Semiautomated and simultaneous analysis of the interleukin-10 gene microsatellites IL-10G and IL-10R by fluorescence-based polymerase chain reaction reveals significant differences in allele distributions between Caucasians (Germany) and Africans (Gabon)

Interleukin-10 (IL-10) is an important immunoregulatory cytokine influencing many aspects of the adaptive and inflammatory immune response. Two dinucleotide repeats have been identified in the 5'-UTR of IL-10 and shown to be useful genetic markers in several diseases. A simple, two-colour fluorescence assay was developed for determination of microsatellite fragment length by an automatic sequencer.

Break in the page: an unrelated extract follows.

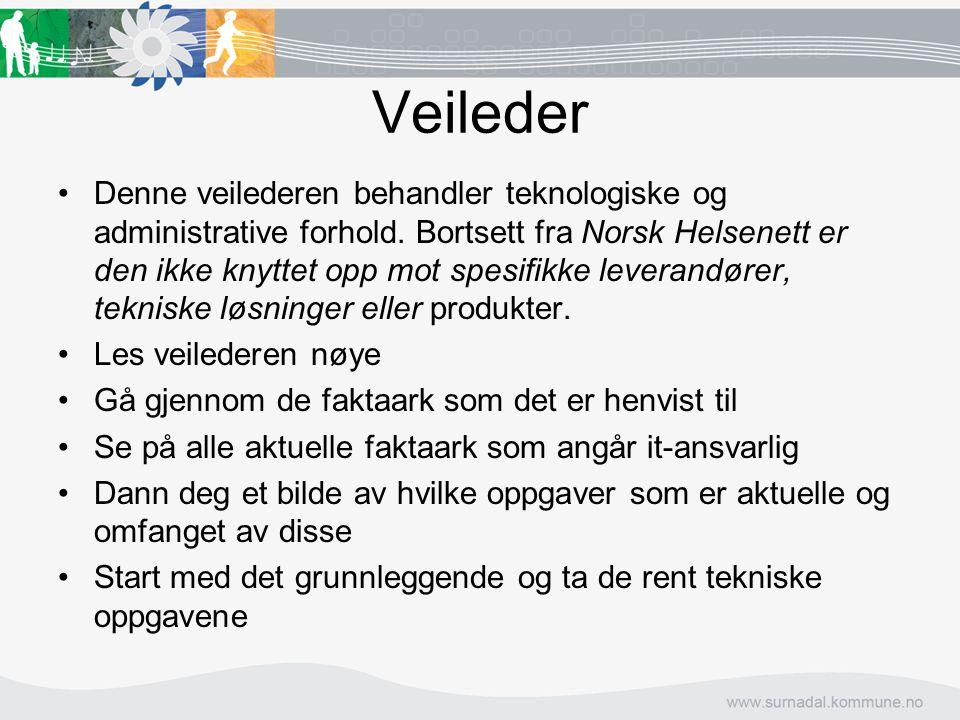 Veileder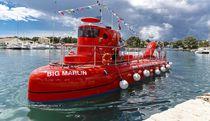 Inboard glass-bottom boat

Using this method polymorphisms at the IL-10G and IL-10R loci of the 5' flanking region of the IL-10 gene can be identified simultaneously. A unified standard nomenclature was applied to the known IL-10G and IL-10R microsatellites. The multiplex PCR approach was used to compare the allele frequencies in two independent donor groups from Germany (Caucasian), comprising 112 and 106 cases, respectively, and one group from Gabon (African) including 91 donors. Significant differences in the allele distribution were found. Both Caucasian populations tested showed no significant differences in their allele and genotype distribution. Whereas in Africans, allele IL-10G25 is rare at 3% compared to 21% in Caucasian, alleles IL-10G22 and G23 are more prevalent in Africans than in Caucasians (22% versus 10% and 26% versus 7%, respectively). Within the IL-10R locus, the allele R13 was observed at 88% in the African group compared to 69% in Caucasians. These data may help immunogenetic studies in diseases, where IL-10 is thought to be deregulated.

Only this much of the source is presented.